Angesichts dieser ungewohnten Drehbuchtragik (Stefan Betz/Ed Herzog) hat die Regie auch gleich noch ein paar liebgewordene Standards geschleift, die sonst durch gebetsmühlenhafte Wiederholung erheblich zum Kultwert beitragen: keine Leberkässemmeln mehr bei Metzger Simmerl. Nur eine lakonische Autorunde um den Kreisverkehr. Nur eine absurd ausufernde, aber uninspiriert abgehakte Zecherszene im Wirtshaus Wolfi.

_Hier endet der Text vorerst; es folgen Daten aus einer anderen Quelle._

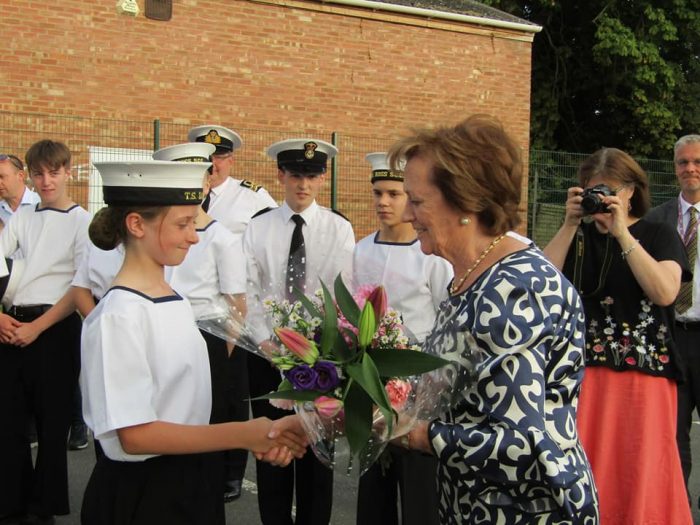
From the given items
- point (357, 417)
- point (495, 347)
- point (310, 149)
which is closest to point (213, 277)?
point (310, 149)

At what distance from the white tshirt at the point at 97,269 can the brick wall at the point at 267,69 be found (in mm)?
7932

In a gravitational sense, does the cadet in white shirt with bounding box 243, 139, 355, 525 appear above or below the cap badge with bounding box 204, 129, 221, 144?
below

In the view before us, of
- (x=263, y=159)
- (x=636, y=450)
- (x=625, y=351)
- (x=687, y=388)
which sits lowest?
(x=636, y=450)

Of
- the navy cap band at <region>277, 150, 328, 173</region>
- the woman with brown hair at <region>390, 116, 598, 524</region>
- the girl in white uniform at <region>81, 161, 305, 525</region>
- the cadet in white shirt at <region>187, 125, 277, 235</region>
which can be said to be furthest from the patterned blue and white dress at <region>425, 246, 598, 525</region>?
the cadet in white shirt at <region>187, 125, 277, 235</region>

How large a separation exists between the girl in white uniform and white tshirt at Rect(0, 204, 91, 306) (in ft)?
8.56

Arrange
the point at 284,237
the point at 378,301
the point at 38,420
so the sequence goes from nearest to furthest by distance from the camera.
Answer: the point at 378,301 → the point at 284,237 → the point at 38,420

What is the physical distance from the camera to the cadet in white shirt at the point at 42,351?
15.7 ft

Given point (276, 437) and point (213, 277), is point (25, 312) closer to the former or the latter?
point (213, 277)

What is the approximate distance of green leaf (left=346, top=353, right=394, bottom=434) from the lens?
2174mm

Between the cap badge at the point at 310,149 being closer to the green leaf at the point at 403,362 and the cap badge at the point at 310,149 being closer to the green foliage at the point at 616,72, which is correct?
the green leaf at the point at 403,362

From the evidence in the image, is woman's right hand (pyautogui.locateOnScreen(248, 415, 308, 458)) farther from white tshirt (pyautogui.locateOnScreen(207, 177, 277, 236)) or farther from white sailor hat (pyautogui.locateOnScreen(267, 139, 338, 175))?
white tshirt (pyautogui.locateOnScreen(207, 177, 277, 236))

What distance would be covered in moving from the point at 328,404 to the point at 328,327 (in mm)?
229

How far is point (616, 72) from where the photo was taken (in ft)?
78.9

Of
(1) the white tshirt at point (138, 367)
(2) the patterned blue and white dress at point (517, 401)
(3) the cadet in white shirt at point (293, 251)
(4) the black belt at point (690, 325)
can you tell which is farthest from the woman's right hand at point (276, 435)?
(4) the black belt at point (690, 325)
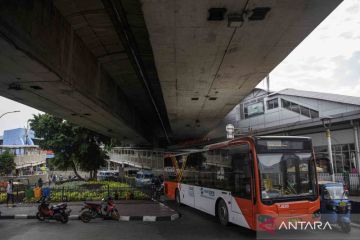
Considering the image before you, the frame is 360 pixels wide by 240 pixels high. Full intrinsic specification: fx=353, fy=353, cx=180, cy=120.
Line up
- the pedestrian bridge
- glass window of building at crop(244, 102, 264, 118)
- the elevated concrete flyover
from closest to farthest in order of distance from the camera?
the elevated concrete flyover → glass window of building at crop(244, 102, 264, 118) → the pedestrian bridge

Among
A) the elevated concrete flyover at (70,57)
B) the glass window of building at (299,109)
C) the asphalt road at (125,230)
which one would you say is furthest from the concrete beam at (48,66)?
the glass window of building at (299,109)

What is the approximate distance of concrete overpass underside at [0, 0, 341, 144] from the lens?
28.7ft

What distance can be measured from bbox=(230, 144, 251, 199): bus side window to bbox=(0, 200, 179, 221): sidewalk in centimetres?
435

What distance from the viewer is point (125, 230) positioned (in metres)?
12.2

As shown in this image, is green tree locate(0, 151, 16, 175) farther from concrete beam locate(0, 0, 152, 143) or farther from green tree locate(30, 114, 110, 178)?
concrete beam locate(0, 0, 152, 143)

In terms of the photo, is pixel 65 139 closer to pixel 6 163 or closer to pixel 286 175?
pixel 6 163

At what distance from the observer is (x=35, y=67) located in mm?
9430

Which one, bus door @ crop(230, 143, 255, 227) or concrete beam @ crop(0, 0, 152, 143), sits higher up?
concrete beam @ crop(0, 0, 152, 143)

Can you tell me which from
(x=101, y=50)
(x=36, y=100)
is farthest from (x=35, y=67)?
(x=36, y=100)

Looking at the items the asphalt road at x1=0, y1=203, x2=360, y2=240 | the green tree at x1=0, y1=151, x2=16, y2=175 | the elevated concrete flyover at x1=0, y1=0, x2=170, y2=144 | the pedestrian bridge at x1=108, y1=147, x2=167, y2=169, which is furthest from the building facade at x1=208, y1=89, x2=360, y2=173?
the green tree at x1=0, y1=151, x2=16, y2=175

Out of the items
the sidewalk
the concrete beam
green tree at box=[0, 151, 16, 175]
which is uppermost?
the concrete beam

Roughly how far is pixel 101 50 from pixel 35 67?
3.85m

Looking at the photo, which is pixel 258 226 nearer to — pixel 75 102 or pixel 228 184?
pixel 228 184

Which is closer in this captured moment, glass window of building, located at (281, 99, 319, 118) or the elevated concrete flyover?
the elevated concrete flyover
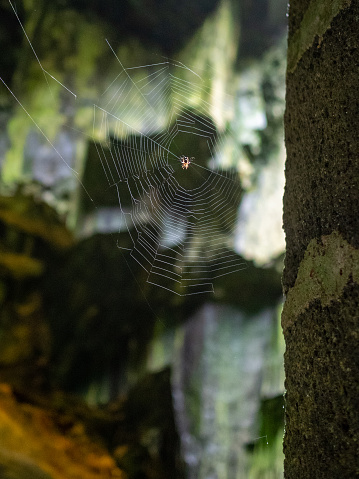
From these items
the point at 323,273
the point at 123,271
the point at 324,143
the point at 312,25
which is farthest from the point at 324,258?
the point at 123,271

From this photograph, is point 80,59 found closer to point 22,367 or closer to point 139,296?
point 139,296

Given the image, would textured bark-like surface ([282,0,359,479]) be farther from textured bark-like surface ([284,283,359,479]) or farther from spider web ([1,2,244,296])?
spider web ([1,2,244,296])

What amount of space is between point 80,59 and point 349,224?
7617mm

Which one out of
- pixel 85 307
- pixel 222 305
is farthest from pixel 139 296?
pixel 222 305

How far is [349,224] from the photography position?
75 cm

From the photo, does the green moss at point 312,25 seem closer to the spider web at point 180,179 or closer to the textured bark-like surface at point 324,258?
the textured bark-like surface at point 324,258

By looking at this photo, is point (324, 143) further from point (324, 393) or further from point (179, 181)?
point (179, 181)

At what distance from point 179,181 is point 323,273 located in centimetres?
412

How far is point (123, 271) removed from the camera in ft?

Der altlinke Krakeeler schlägt Spießeralarm

Immerhin hat Installateur Flötzinger, der darin als Aushilfs-Elvis wirkt, wie immer Ärger mit der überschießenden Libido. Und Vater Eberhofer schlägt als altlinker Krakeeler Spießeralarm, weil ein innerfamiliäres Doppelhaus-Neubauidyll den abgeranzten Hof bedroht.

Buddies. Eberhofer (Sebastian Bezzel), Birkenberger (Simon Schwarz) und das Laptop des Webcam-Girls.Foto: dpa/Constantin Film

Trotz inhaltlicher und stilistischer Ermüdungserscheinungen (keine Gaga-Verfolgungsjagden, kein Close-up-Gewitter aufgerissener Münder und versoffener Visagen) ertappt man sich immer wieder dabei, die grenzdebilen Skurrilitätenschau erheitert zu betrachten. Da wirken ähnliche Polarisierungskräfte wie bei Louis de Funès oder Mr. Bean.

Man weiß genau, welcher Blödsinn als nächstes passiert und bleibt trotzdem, ja gerade wegen des Ritualcharakters dran. Beispielsweise, als der nach einem Autounfall hospitalisierte Birkenberger Rudi mit der Bettflasche nach der Krankenschwester wirft und sie als „katholischer Brunzfetzen“ beschimpft. Dass Eberhofers Grantlertum längst boulevardeske Heimatfolklore ist, nimmt man kichernd in Kauf.